▸ **Listing**
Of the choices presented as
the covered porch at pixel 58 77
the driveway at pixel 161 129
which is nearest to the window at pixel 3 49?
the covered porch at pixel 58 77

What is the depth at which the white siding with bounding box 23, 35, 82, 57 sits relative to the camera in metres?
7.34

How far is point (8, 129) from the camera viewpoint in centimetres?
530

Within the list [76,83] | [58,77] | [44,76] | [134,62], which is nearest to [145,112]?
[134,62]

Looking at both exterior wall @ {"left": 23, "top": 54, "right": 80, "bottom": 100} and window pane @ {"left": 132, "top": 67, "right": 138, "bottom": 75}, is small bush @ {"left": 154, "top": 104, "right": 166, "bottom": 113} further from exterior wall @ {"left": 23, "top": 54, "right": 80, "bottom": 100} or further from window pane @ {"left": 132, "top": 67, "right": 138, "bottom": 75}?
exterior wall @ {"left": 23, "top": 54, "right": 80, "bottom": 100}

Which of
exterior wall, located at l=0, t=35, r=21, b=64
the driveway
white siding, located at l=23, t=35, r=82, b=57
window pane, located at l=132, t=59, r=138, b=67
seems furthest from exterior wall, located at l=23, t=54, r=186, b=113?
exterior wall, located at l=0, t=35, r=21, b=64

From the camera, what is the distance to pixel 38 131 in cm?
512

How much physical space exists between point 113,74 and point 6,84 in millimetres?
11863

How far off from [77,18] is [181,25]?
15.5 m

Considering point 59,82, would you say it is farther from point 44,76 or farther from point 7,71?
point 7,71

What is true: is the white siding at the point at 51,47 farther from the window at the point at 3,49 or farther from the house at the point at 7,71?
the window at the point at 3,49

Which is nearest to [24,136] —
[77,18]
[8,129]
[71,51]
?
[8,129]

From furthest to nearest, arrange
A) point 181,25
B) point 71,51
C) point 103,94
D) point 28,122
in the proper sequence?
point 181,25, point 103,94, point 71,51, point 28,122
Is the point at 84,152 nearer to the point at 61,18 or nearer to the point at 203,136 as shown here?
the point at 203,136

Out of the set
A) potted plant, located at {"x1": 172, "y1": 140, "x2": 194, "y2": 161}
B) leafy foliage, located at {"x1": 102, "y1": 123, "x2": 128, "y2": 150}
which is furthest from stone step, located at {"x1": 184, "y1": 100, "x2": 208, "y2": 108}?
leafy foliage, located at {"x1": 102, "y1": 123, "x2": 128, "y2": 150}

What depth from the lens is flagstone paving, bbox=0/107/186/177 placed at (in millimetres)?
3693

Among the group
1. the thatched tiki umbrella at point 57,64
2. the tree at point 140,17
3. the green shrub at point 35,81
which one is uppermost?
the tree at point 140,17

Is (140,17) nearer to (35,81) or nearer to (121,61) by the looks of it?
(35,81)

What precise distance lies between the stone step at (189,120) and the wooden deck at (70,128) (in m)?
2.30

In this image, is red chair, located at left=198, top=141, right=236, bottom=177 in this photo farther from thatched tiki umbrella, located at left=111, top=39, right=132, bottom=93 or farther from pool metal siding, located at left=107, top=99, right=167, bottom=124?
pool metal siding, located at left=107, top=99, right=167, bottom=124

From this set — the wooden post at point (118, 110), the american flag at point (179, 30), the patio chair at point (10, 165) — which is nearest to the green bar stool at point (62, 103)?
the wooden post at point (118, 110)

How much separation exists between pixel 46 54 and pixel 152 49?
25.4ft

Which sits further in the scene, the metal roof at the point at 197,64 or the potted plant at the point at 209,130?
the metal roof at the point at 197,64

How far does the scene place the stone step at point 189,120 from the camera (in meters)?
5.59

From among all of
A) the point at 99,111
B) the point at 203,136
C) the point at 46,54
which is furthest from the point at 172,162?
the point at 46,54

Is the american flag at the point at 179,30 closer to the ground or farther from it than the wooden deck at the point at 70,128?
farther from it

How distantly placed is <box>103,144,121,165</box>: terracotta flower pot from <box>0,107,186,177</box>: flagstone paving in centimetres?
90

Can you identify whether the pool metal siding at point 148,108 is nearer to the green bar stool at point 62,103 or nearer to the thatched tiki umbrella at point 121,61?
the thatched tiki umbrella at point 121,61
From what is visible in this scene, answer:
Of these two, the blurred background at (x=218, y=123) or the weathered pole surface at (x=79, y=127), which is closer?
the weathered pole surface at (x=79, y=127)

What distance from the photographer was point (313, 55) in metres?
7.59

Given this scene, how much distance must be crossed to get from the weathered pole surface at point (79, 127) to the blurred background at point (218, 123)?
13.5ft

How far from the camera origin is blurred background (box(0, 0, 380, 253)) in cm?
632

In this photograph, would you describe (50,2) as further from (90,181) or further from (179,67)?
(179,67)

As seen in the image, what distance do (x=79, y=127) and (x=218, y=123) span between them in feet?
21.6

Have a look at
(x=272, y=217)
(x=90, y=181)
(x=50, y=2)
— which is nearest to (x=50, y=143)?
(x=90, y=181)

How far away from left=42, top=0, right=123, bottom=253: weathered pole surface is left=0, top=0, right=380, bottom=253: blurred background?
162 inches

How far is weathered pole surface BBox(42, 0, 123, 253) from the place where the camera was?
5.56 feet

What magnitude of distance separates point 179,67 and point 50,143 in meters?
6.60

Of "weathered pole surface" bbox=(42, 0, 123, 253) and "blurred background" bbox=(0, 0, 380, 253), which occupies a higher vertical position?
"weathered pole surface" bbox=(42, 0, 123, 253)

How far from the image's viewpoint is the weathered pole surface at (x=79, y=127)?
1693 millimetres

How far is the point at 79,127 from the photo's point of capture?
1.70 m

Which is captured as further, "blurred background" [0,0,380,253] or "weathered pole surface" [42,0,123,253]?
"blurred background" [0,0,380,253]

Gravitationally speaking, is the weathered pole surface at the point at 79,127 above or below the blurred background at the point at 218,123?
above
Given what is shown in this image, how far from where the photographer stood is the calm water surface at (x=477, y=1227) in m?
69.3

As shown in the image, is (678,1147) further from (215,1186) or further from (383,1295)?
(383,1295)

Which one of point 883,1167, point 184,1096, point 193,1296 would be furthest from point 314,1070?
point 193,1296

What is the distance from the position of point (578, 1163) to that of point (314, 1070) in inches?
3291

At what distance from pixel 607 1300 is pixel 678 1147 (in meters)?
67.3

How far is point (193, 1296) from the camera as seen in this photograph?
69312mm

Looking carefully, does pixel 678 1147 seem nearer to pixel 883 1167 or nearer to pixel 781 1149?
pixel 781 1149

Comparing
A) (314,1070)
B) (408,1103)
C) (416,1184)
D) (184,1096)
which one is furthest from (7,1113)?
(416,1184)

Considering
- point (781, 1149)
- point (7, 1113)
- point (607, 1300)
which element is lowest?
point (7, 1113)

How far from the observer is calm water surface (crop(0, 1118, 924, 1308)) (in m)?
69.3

▸ **What you will do**
All of the entries above must be quoted exactly.

▸ **Correct response**
Of the choices presented as
the covered porch at pixel 58 77
the driveway at pixel 161 129
which is nearest to the window at pixel 3 49?
the covered porch at pixel 58 77

What is the depth at which the white siding with bounding box 23, 35, 82, 57 sits relative to the camera in metres?
7.34

How far is point (8, 129) from the camera viewpoint in centimetres?
530

Within the list [76,83] | [58,77] | [44,76] | [134,62], which is nearest to [145,112]?
[134,62]

Looking at both exterior wall @ {"left": 23, "top": 54, "right": 80, "bottom": 100} and window pane @ {"left": 132, "top": 67, "right": 138, "bottom": 75}, is small bush @ {"left": 154, "top": 104, "right": 166, "bottom": 113} further from exterior wall @ {"left": 23, "top": 54, "right": 80, "bottom": 100} or further from window pane @ {"left": 132, "top": 67, "right": 138, "bottom": 75}?
exterior wall @ {"left": 23, "top": 54, "right": 80, "bottom": 100}

Which of
exterior wall, located at l=0, t=35, r=21, b=64
the driveway
white siding, located at l=23, t=35, r=82, b=57
window pane, located at l=132, t=59, r=138, b=67
seems furthest from exterior wall, located at l=23, t=54, r=186, b=113?
exterior wall, located at l=0, t=35, r=21, b=64

From the camera, what is the distance to pixel 38 131 in cm?
512

How much physical space exists between point 113,74 and point 6,84 in millimetres?
11863

How far off from [77,18] is [181,25]?
15.5 m

Considering point 59,82, would you say it is farther from point 44,76 or farther from point 7,71?
point 7,71

What is true: is the white siding at the point at 51,47 farther from the window at the point at 3,49 or farther from the house at the point at 7,71?
the window at the point at 3,49

Which is nearest to [24,136] —
[77,18]
[8,129]
[71,51]
?
[8,129]

From furthest to nearest, arrange
A) point 181,25
B) point 71,51
C) point 103,94
D) point 28,122
in the proper sequence?
point 181,25, point 103,94, point 71,51, point 28,122
Is the point at 84,152 nearer to the point at 61,18 or nearer to the point at 203,136 as shown here?
the point at 203,136

Out of the set
A) potted plant, located at {"x1": 172, "y1": 140, "x2": 194, "y2": 161}
B) leafy foliage, located at {"x1": 102, "y1": 123, "x2": 128, "y2": 150}
which is furthest from stone step, located at {"x1": 184, "y1": 100, "x2": 208, "y2": 108}?
leafy foliage, located at {"x1": 102, "y1": 123, "x2": 128, "y2": 150}

What depth from the lens is flagstone paving, bbox=0/107/186/177 placed at (in millimetres)?
3693

Among the group
1. the thatched tiki umbrella at point 57,64
2. the tree at point 140,17
3. the green shrub at point 35,81
which one is uppermost?
the tree at point 140,17

Is (140,17) nearer to (35,81) or nearer to (121,61) by the looks of it?
(35,81)

What precise distance lies between the stone step at (189,120) and the wooden deck at (70,128) (in m)?
2.30

In this image, is red chair, located at left=198, top=141, right=236, bottom=177 in this photo farther from thatched tiki umbrella, located at left=111, top=39, right=132, bottom=93 or farther from pool metal siding, located at left=107, top=99, right=167, bottom=124?
pool metal siding, located at left=107, top=99, right=167, bottom=124

From this set — the wooden post at point (118, 110), the american flag at point (179, 30), the patio chair at point (10, 165) — which is nearest to the green bar stool at point (62, 103)?
the wooden post at point (118, 110)

How much separation exists between pixel 46 54 and pixel 152 49?
25.4ft

Which sits further in the scene, the metal roof at the point at 197,64 or the potted plant at the point at 209,130?
the metal roof at the point at 197,64

How far does the scene place the stone step at point 189,120 from the camera (in meters)?
5.59

From among all of
A) the point at 99,111
B) the point at 203,136
C) the point at 46,54
which is furthest from the point at 172,162?
the point at 46,54

Is the american flag at the point at 179,30 closer to the ground or farther from it than the wooden deck at the point at 70,128?
farther from it

How distantly placed is <box>103,144,121,165</box>: terracotta flower pot from <box>0,107,186,177</box>: flagstone paving in centimetres?
90

Can you identify whether the pool metal siding at point 148,108 is nearer to the green bar stool at point 62,103 or nearer to the thatched tiki umbrella at point 121,61?
the thatched tiki umbrella at point 121,61
From what is visible in this scene, answer:
Of these two, the blurred background at (x=218, y=123) or the weathered pole surface at (x=79, y=127), which is closer?
the weathered pole surface at (x=79, y=127)

What distance from the photographer was point (313, 55) in metres?
7.59

Given this scene, how much distance must be crossed to get from the weathered pole surface at point (79, 127) to the blurred background at point (218, 123)?
13.5ft

How far from the camera origin is blurred background (box(0, 0, 380, 253)) in cm?
632

In this photograph, would you describe (50,2) as further from (90,181) or further from (179,67)?
(179,67)

As seen in the image, what distance do (x=79, y=127) and (x=218, y=123) span between them in feet?
21.6

Have a look at
(x=272, y=217)
(x=90, y=181)
(x=50, y=2)
— which is nearest to (x=50, y=143)?
(x=90, y=181)

How far away from left=42, top=0, right=123, bottom=253: weathered pole surface is left=0, top=0, right=380, bottom=253: blurred background?
162 inches

How far is weathered pole surface BBox(42, 0, 123, 253) from the place where the camera was?
5.56 feet

What magnitude of distance separates point 179,67 and point 50,143 in meters?
6.60

Of "weathered pole surface" bbox=(42, 0, 123, 253) and "blurred background" bbox=(0, 0, 380, 253), which occupies a higher vertical position?
"weathered pole surface" bbox=(42, 0, 123, 253)

How far from the image's viewpoint is the weathered pole surface at (x=79, y=127)?
1693 millimetres

How far is the point at 79,127 from the photo's point of capture?
1.70 m

Which is captured as further, "blurred background" [0,0,380,253] or "weathered pole surface" [42,0,123,253]?
"blurred background" [0,0,380,253]

Gravitationally speaking, is the weathered pole surface at the point at 79,127 above or below the blurred background at the point at 218,123?
above
Given what is shown in this image, how far from where the photographer stood is the calm water surface at (x=477, y=1227) in m?
69.3

As shown in the image, is (678,1147) further from (215,1186) or further from (383,1295)?
(383,1295)

Which one of point 883,1167, point 184,1096, point 193,1296 would be furthest from point 314,1070?
point 193,1296

What is the distance from the position of point (578, 1163) to that of point (314, 1070) in inches?
3291

At what distance from pixel 607 1300 is pixel 678 1147 (in meters)?
67.3

How far is point (193, 1296) from the camera as seen in this photograph?
69312mm

Looking carefully, does pixel 678 1147 seem nearer to pixel 883 1167 or nearer to pixel 781 1149?
pixel 781 1149

Comparing
A) (314,1070)
B) (408,1103)
C) (416,1184)
D) (184,1096)
which one is furthest from (7,1113)?
(416,1184)

Considering
- point (781, 1149)
- point (7, 1113)
- point (607, 1300)
which element is lowest?
point (7, 1113)

How far from the observer is calm water surface (crop(0, 1118, 924, 1308)) (in m)?
69.3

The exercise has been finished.